Japanese exports expanded for a fifth consecutive month in April, with shipments to China surging as global demand continued to support the nation’s economic recovery.
Highlights
  • Exports rose 7.5 percent from a year earlier (median estimate +8.0 percent), according to data released by the Ministry of Finance.
  • Imports jumped 15.1 percent (median estimate +14.8 percent).
  • The trade surplus was 481.7 billion yen ($4.3 billion) (estimate 520.7 billion yen).
Key Takeaways Exports have driven five consecutive quarters of growth in Japan’s economy, the longest run in a decade. Imports have also picked up, notching the biggest gain in more than three years in March. The swell in trade indicates an increasingly healthy global economy. The outlook for global trade remains unclear, though, after Group of Seven finance chiefs agreed only on watered-down language about avoiding protectionism at their May meeting in Italy. Economist Views
  • “When the global economy is going strong, exports to China grow,” said Yasutoshi Nagai, chief economist at Daiwa Securities Co. in Tokyo. “That picture remains the same.”

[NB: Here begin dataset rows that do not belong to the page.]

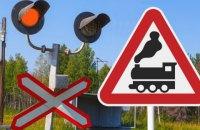 На Закарпатті мікроавтобус проігнорував шлагбаум залізничного переїзду і зіткнувся з локомотивом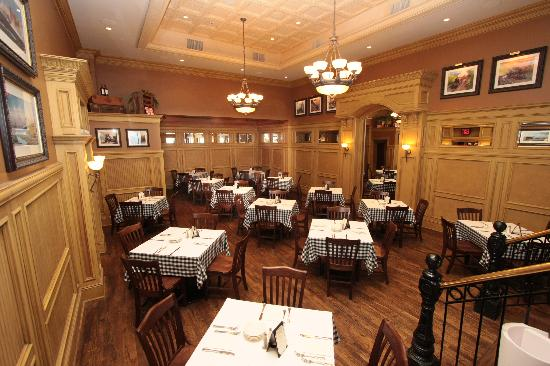 Donovan's Grill & Tavern: great party room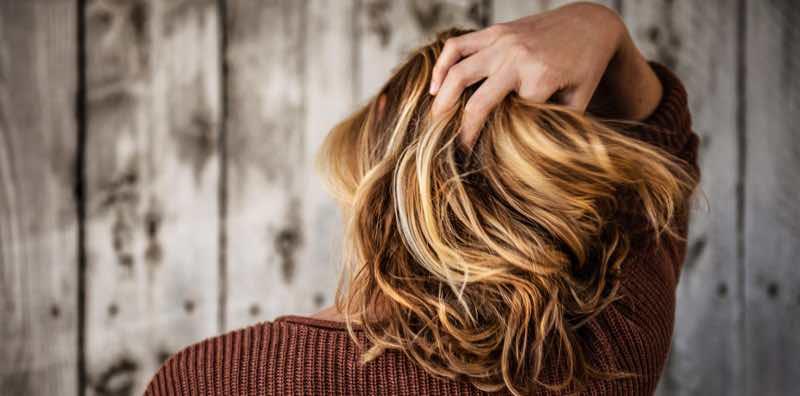 Une femme se masse la tête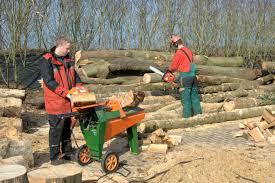 Bij Maatwurk in Gorredijk produceert men veel open haard hout. ook houdt een groep van Maatwurk het bedrijventerrein schoon.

  • Yet any slowdown in exports would threaten the sustainability of Japan’s recovery, Nagai said. “Exports are the only part of the Japanese economy on a firm footing.”
  • With external demand growing strongly, export volumes should lift aggregate growth in Japan’s gross domestic product by another 0.5 percentage point this year, Marcel Thieliant, senior Japan economist at Capital Economics in Singapore, wrote in a research note.
Other Details
  • Exports to China, Japan’s largest trading partner, climbed 14.8 percent to a record high for the month of April of 1.19 trillion yen.
  • Exports to the U.S. rose 2.6 percent from a year earlier.
  • Shipments to the EU increased 2.2 percent.